C’est donc possible de vivre sans déchets !

Il y a derrière cette démarche une belle possibilité de spiritualité écologique : devenir les bons gestionnaires de la Création que Dieu nous a confiée, ne pas dilapider l’héritage naturel ni mépriser le vivant. On se souviendra avec malice que Jésus lui-même a voulu ramasser ce qui restait de la multiplication des pains, remplissant ainsi 12 paniers symboliques de l’Église (Jn 6,13). « Faut pas gâcher ! » comme disaient nos grands-parents qui avaient connu les tickets de rationnement d’après-guerre.
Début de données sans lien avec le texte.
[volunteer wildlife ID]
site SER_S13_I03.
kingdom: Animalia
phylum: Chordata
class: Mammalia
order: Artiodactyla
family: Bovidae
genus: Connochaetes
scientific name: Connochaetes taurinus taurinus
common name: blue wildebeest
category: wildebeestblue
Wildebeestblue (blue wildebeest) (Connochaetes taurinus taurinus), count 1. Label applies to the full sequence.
La tâche est lourde, car chaque habitant produit en moyenne 0,74 kg de déchets par jour (un chiffre qui cache de fortes disparités, de 0,11 kg au Lesotho à 4,50 kg aux Bermudes).

 

La voirie spirituelle selon Paul

Gérard et Cédric, les deux rippers de la tournée du centre-ville  qui a débuté à 5 heures du matin. Ils ont ramassé 4,5 tonnes de sacs jaunes.
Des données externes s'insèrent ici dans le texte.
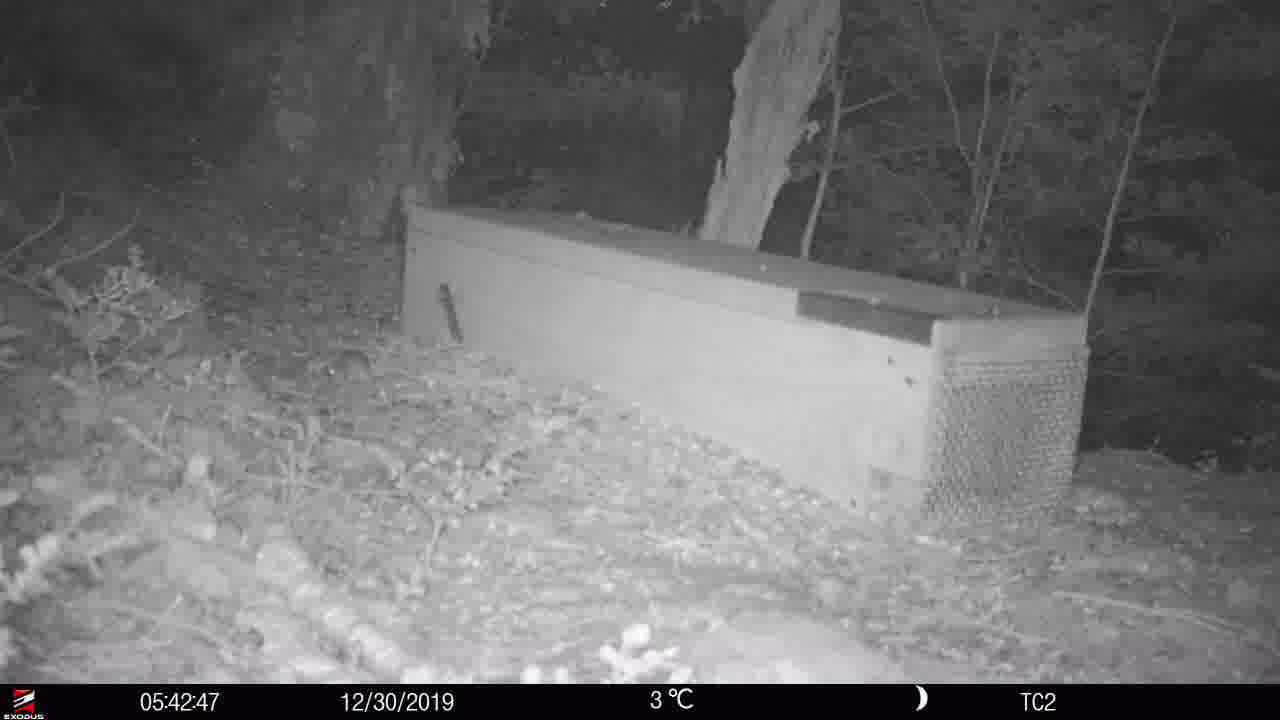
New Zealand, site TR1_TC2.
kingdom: Animalia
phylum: Chordata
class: Mammalia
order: Rodentia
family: Muridae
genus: Mus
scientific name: Mus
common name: mouse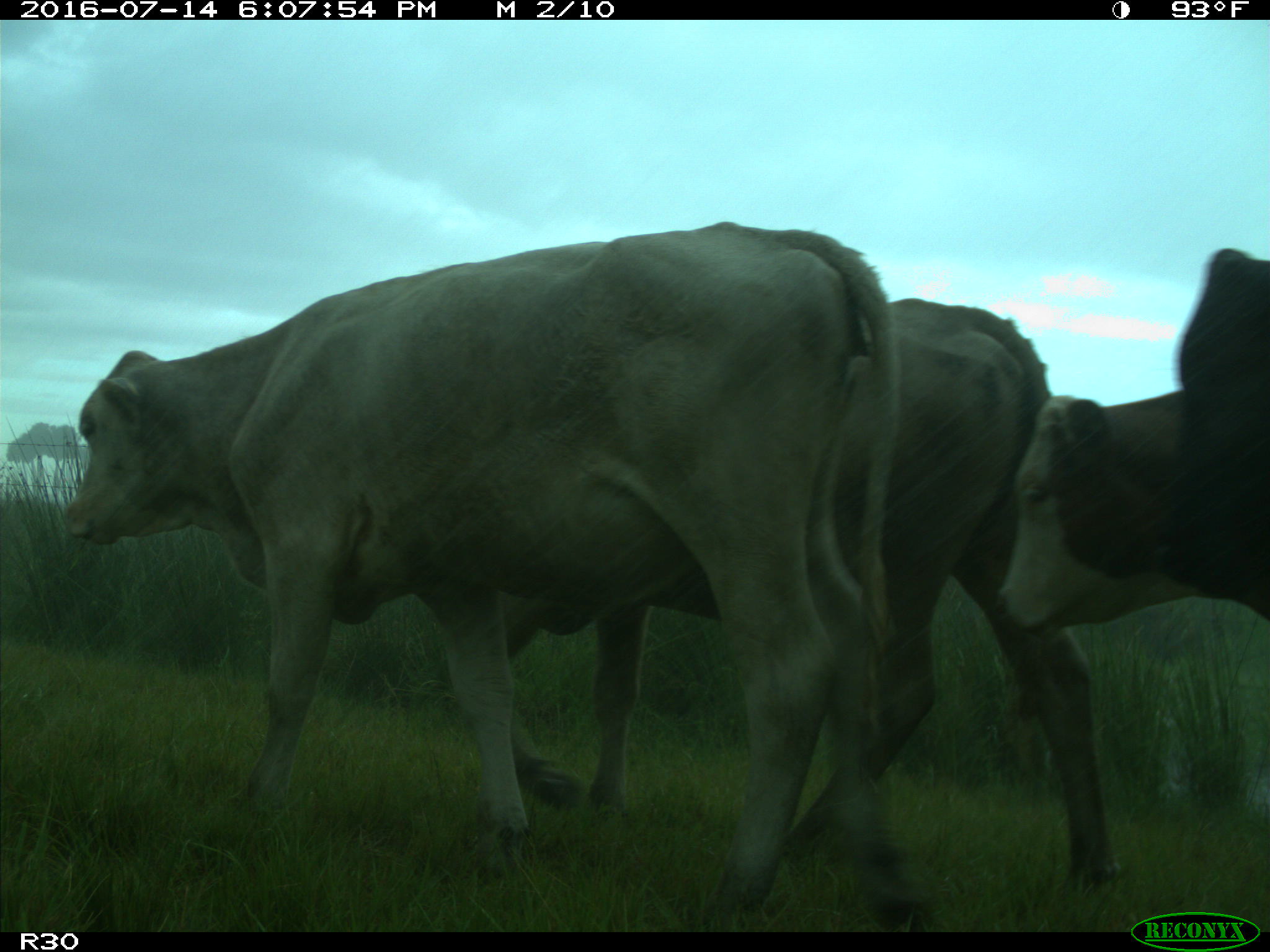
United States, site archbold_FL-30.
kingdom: Animalia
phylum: Chordata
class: Mammalia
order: Artiodactyla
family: Bovidae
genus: Bos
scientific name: Bos taurus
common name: domestic cow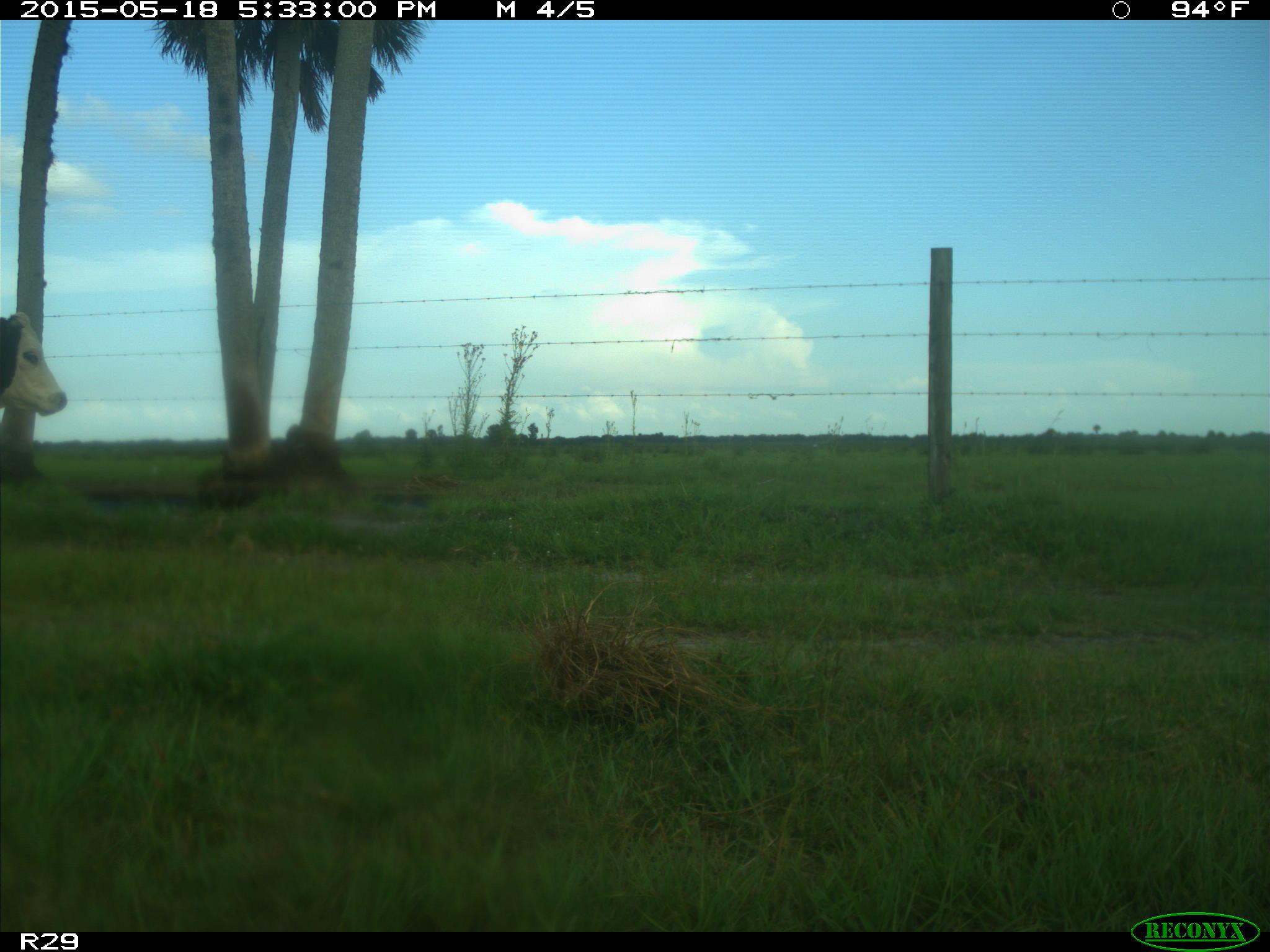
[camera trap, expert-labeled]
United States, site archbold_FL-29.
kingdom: Animalia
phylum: Chordata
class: Mammalia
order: Artiodactyla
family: Bovidae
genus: Bos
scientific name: Bos taurus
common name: domestic cow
La deuxième lecture de ce dimanche (Ph 3,8-14) peut nous donner l’opportunité d’inverser la proposition : si le zéro déchet peut s’appuyer sur une démarche spirituelle, pourquoi la spiritualité ne pourrait-elle pas s’inspirer du zéro déchet ? Paul nous met sur la voie en employant un vocabulaire lié à la gestion des ordures pour évoquer son attachement au Christ. Il fait la liste des avantages et privilèges que sa naissance lui a octroyés : il est juif, circoncis, de la tribu de Benjamin, hébreu fils d’hébreux, de la race d’Israël, pharisien irréprochable, élève du prestigieux Gamaliel (Ph 3,4-8). Il aurait pu ajouter comme il le fera devant le procureur : citoyen romain, donc dispensé du châtiment des esclaves (la Croix), ayant le droit d’être jugé à Rome selon le droit romain. Cette liste de privilèges est facile à actualiser et chacun de nous peut énumérer les avantages qui ont été conférés par sa famille, le hasard, la nature (intelligence, force, habilité…) ou la société de son pays (éducation, santé, vieillesse…).
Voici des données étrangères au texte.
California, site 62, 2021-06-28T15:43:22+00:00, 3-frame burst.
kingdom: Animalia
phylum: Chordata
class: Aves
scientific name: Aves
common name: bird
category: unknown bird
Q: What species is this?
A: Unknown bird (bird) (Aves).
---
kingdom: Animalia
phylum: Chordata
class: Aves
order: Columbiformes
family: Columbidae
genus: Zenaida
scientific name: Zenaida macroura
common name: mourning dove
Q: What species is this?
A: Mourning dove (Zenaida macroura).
Eh bien, tout cela pour Paul c’est du déchet ! Des surplus qui filent tout droit à la poubelle ! Voire des obstacles à éliminer pour progresser dans la connaissance du Christ !

Paul parle de pertes (ζημία = zēmia en grec) par 3 fois, c’est-à-dire non seulement de déchets inutiles mais aussi d’obstacles qui font régresser. « Tous ces avantages que j’avais, je les ai considérés, à cause du Christ, comme une perte. Oui, je considère tout cela comme une perte à cause de ce bien qui dépasse tout : la connaissance du Christ Jésus, mon Seigneur. À cause de lui, j’ai tout perdu ; je considère tout comme des ordures, afin de gagner un seul avantage, le Christ » (Ph 3,7-8).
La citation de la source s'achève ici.